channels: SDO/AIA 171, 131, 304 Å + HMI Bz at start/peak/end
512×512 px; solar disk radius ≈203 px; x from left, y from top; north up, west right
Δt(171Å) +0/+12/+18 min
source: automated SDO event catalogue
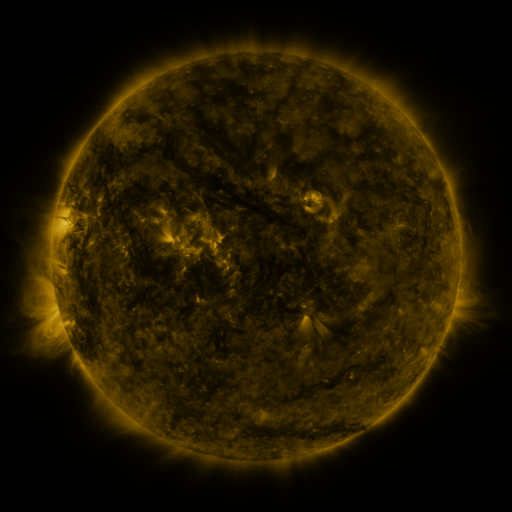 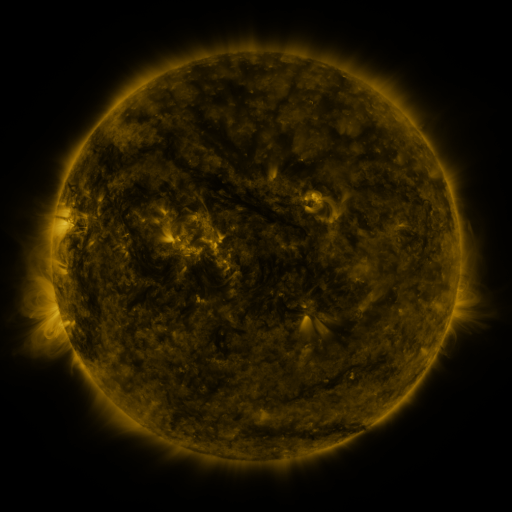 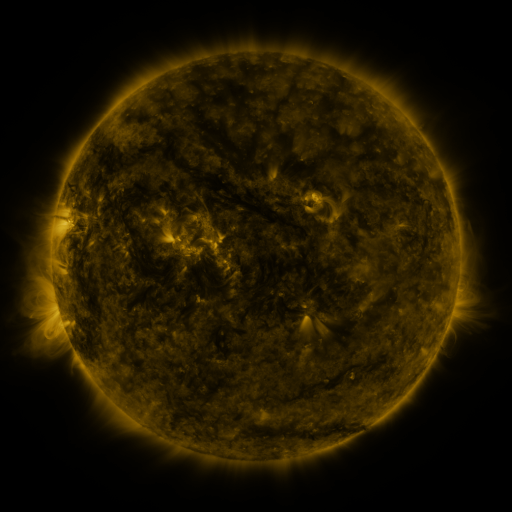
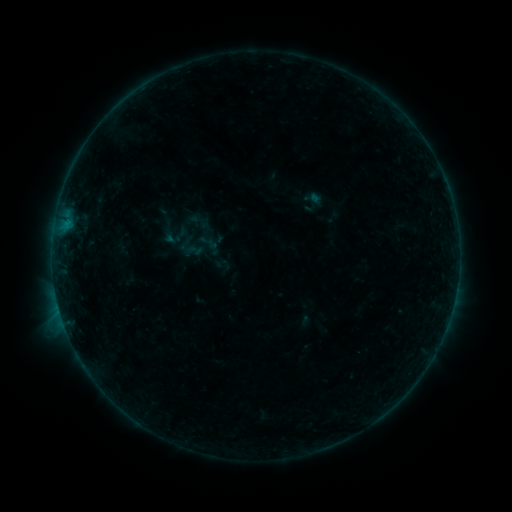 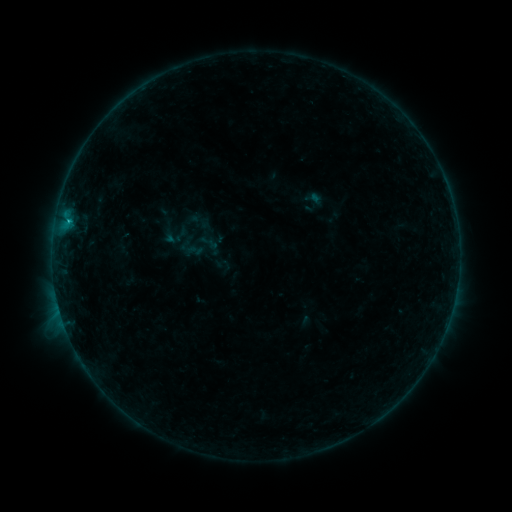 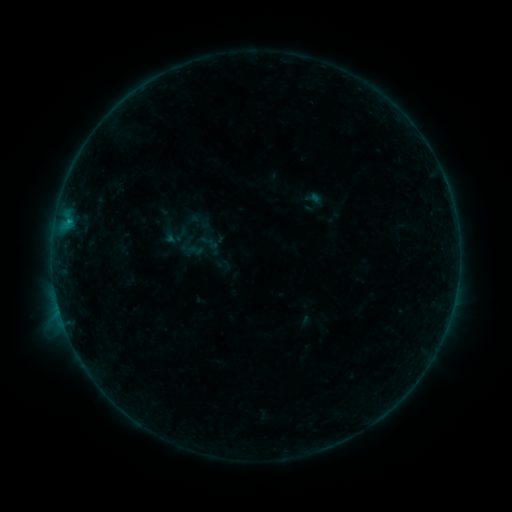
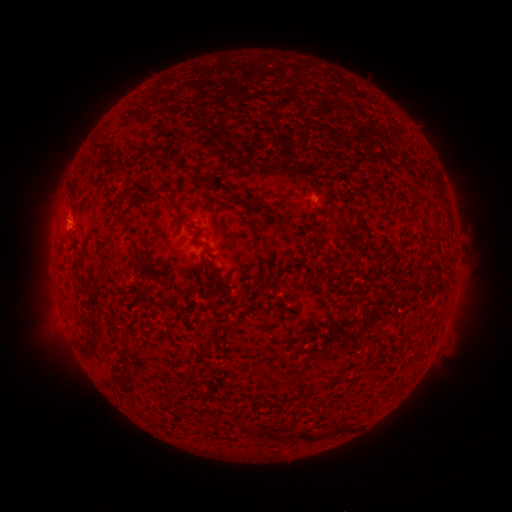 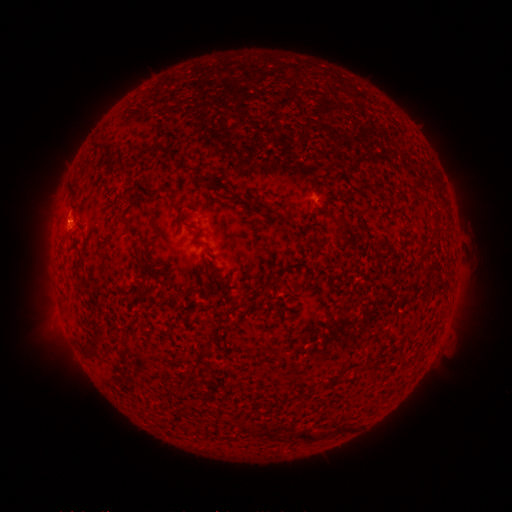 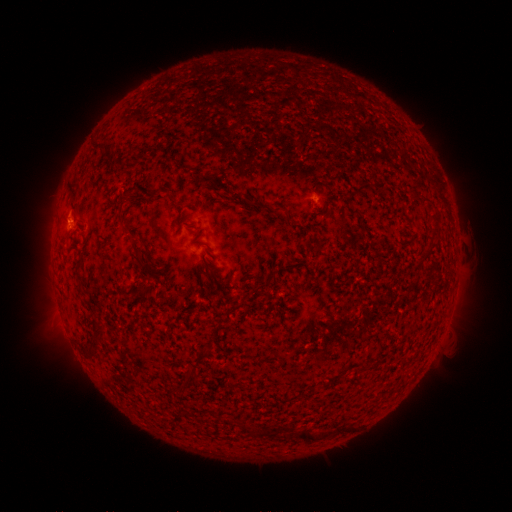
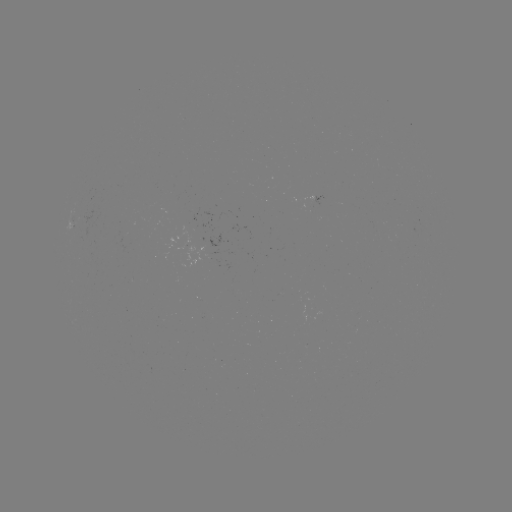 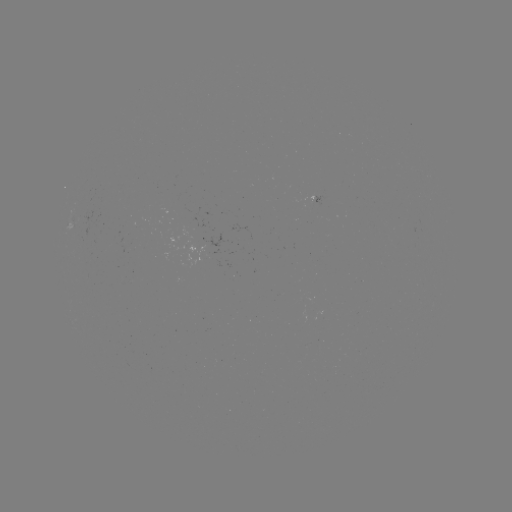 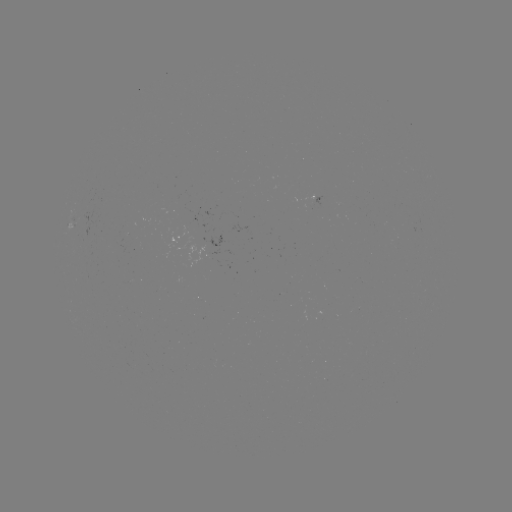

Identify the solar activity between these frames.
B4.8 flare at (70, 222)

++++

Rewrite the lines of these items with "catalogue" replaced by "catalog" and everything else unchanged. Leave the pictures out of your answer.

channels: SDO/AIA 171, 131, 304 Å + HMI Bz at start/peak/end
512×512 px; solar disk radius ≈203 px; x from left, y from top; north up, west right
Δt(171Å) +0/+12/+18 min
source: automated SDO event catalog

Identify the solar activity between these frames.
B4.8 flare at (70, 222)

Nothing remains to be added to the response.